Monday, September 23, 2013

The fears of old men

I have turned 32 recently.  32 is a magic number in Philippine culture signifying one as being "lampas na ng kalendaryo" (having exceeded the calendar -- since there is only a maximum of 31 days in a month) -- a euphemism  for "being old".  And I have to admit it, I do feel old sometimes.

When does a man become old?  A common argument from us self-confessed philosophical types is that age is more of a mental state than a physical one.  It is a nice concept, for while one cannot prevent the progress of the years, it is somewhat possible for one to manipulate his views such that he can "think" and "feel" young.  And to some degree it is true.  One can see anecdotes of people who seem to have never lost the fire in their hearts and the glow in their smiles.   While at the same time, one can find people who seem to have aged too young -- their youth sapped away by the burden and responsibilities (both real and imagined) brought to them by life.
Aber trotzdem (yay I've inserted a German phrase here), one cannot deny that the age brought by time is concretely real as well.  Our joints become a little squeaky, our muscles more stiff, our eyes blurrier, our reflexes slower.   And while you feel all the degeneration your body is going through, you start to picture out how how things can only get worse -- lesser control of bowel movements, dementia, disability...and ultimately, death.

And perhaps that is why age for a lot of people manifest a terrible symptom called fear.  We've seen it, more so when we were young.  How some, greatly overcome by the fact that time is running out and there is much lesser room for mistakes, have become frozen in place.

32...and based on how things look, I have essentially crossed the midpoint of my life.  And I have started to develop my own set of fears.  I have crossed half my life, and see how so little of my dreams have yet to be accomplished.  I am often lost in thought thinking of how I can protect the future of my family, while at the same time seeing the prime of my mental and physical strength slowly decay away into middle age.  Sometimes I feel lost on what I am supposed to do.  Stuck in thought about how my decisions will pave the way to my grand plans.  Stuck sometimes about what to decide.  I am frozen in place.

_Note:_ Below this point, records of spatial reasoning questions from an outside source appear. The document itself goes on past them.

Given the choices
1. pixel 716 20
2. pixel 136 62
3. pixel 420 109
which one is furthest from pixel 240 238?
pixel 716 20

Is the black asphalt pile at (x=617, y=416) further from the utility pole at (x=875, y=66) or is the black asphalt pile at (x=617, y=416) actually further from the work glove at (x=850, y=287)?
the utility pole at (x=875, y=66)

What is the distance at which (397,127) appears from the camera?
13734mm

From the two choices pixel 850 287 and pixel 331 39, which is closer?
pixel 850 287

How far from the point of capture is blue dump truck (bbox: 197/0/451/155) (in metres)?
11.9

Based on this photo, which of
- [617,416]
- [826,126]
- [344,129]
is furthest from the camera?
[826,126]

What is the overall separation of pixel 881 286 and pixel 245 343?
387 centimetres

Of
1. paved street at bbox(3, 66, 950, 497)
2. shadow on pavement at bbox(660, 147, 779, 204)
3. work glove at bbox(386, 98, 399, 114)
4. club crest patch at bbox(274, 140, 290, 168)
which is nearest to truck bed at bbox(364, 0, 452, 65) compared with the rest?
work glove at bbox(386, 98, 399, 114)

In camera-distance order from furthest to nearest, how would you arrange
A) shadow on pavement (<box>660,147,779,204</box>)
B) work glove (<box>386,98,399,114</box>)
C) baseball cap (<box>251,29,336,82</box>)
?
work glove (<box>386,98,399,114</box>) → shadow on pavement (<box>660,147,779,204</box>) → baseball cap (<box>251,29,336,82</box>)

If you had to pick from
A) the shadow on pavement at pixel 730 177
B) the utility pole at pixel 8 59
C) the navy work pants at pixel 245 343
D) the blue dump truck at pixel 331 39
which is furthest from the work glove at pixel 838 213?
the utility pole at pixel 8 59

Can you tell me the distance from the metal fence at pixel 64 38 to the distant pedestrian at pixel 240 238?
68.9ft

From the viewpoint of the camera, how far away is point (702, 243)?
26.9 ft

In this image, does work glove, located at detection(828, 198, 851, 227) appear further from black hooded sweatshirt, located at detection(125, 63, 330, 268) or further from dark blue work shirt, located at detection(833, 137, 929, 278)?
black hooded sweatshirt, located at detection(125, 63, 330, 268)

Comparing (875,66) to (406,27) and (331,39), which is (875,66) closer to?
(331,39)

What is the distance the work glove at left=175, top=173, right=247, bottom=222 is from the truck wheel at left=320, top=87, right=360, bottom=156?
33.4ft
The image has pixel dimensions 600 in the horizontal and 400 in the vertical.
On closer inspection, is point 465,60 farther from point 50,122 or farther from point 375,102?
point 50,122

Oh wait...I have let my fears control me again.  It's interesting, than when dealing with the uncertainty named "the future" I choose to despair.  In my youth, tomorrow is a day I cannot wait to come.  But now I try to prolong today and wish that tomorrow never arrive.  And yet the variables have remained -- of how in the blink of an eye a life can drastically change for the better or for the worse.  But the constants have increased -- knowledge, relationships (a little in my case as I have a lifelong problem of keeping friendships), experience...the all encompassing etc.
Even though I have more to lose, I have a much better capacity to regain.

With these thoughts there's only one satisfactory conclusion: I need to decide everyday to be a less fearful old man.